The University first announced the possible merger in September.

In January, the 19-member task force will send a report detailing the advantages and disadvantages of a combined college to Karen Hanson, senior vice president for academic affairs and provost.

Hanson and University President Eric Kaler will then make the final decision, though a date for that hasn’t been set, said Michael Sadowsky, the task force co-chair.

Listening sessions facilitated by University-hired firm The Inventure Group begin Wednesday and continue through Dec. 18.

In addition to the 11 listening sessions, the task force is reviewing more than 700 survey responses from students, staff, faculty and outside constituents, Sadowsky said.

Honest feedback from all stakeholders is vital to the report, he said.

“We want people to have the freedom to talk,” he said.

The decision will have far-reaching effects.

CFANS’ future is crucial to the state’s soybean production, said Paul Meints, research programs manager at the Minnesota Soybean Growers Association.

MSGA donates about $1 million annually to University research and extension activities, he said.

A combined college could be beneficial for students and the state, Meints said, provided it continues its extension service, through which CFANS gives research findings to the state.

“We want to make sure that the research we rely on continues to be excellent,” Meints said. “We need them to stay strong on our behalf.”

At the University, students, staff and faculty remain split on the possibility of a combined college.

Karen Sprengeler, CFANS student services coordinator, said students’ opinions within the college are “all over the board.”

Some students were concerned about access to courses, the school’s relationship with outside stakeholders and the continuance of certain CFANS majors, she said.

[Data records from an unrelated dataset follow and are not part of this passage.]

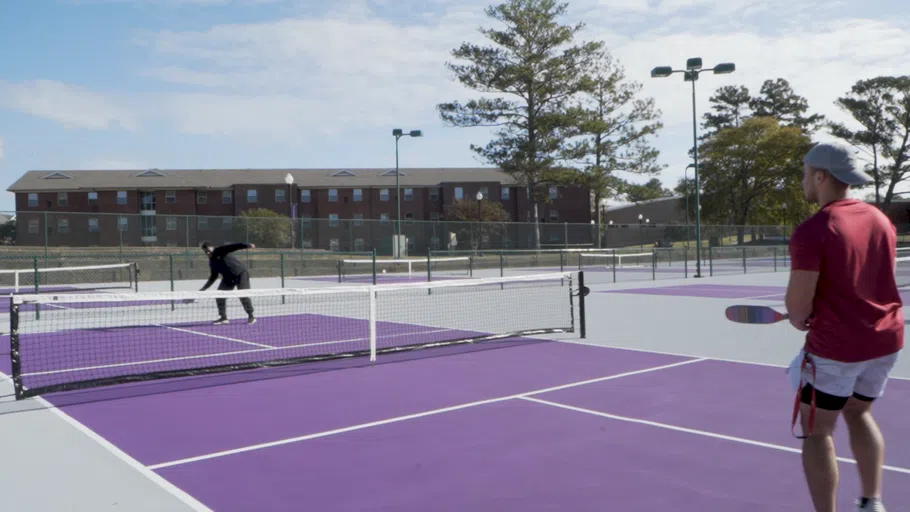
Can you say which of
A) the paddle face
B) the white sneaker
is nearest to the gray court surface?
the white sneaker

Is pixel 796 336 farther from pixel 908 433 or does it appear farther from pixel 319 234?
pixel 319 234

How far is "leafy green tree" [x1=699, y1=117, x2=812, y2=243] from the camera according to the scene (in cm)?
6338

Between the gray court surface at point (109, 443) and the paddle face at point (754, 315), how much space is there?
1388 mm

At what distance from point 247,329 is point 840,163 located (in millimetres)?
11254

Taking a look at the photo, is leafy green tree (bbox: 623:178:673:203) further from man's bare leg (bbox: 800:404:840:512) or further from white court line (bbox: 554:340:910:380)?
man's bare leg (bbox: 800:404:840:512)

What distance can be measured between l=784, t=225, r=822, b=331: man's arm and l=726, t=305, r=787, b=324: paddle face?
362 millimetres

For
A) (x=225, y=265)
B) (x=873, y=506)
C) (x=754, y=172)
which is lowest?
(x=873, y=506)

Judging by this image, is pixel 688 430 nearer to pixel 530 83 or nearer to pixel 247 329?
pixel 247 329

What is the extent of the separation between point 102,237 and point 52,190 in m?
36.5

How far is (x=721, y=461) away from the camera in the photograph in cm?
491

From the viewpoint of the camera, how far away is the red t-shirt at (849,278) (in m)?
3.15

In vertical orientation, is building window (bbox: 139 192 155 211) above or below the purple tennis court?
above

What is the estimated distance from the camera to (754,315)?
375cm

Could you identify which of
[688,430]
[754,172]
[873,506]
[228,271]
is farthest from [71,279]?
[754,172]
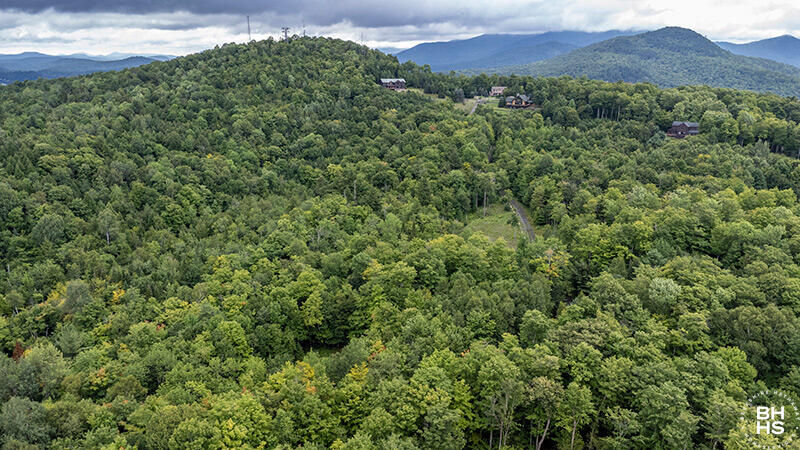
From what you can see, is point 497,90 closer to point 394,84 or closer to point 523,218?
point 394,84

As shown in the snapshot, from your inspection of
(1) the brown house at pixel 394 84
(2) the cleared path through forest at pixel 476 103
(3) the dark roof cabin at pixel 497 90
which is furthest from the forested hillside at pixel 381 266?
(3) the dark roof cabin at pixel 497 90

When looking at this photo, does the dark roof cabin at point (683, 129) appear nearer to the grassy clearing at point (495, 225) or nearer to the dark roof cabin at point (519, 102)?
the dark roof cabin at point (519, 102)

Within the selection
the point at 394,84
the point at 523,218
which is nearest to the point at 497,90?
the point at 394,84

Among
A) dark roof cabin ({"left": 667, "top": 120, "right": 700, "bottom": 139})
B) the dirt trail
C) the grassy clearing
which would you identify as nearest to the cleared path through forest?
the dirt trail

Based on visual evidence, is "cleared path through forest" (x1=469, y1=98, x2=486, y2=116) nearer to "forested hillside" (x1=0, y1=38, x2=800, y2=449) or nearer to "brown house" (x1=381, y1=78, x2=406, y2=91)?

Sprengeler said she doesn’t have a set opinion on the combined college yet but will listen to other staff members’ thoughts at one of the designated listening sessions this month.

“It’s really pretty up in the air at this point,” she said.

Neuroscience senior Carly Dahl, who plans to attend a student listening session, said although she’s graduating, the future of CBS is important to her.

She said she’s worried that a new college could hurt CBS students when applying for jobs or to professional schools.

“They know your curriculum is very rigorous and it’s hard to get in, so you excelling in [CBS] means a lot,” she said. “I think that needs to be maintained.”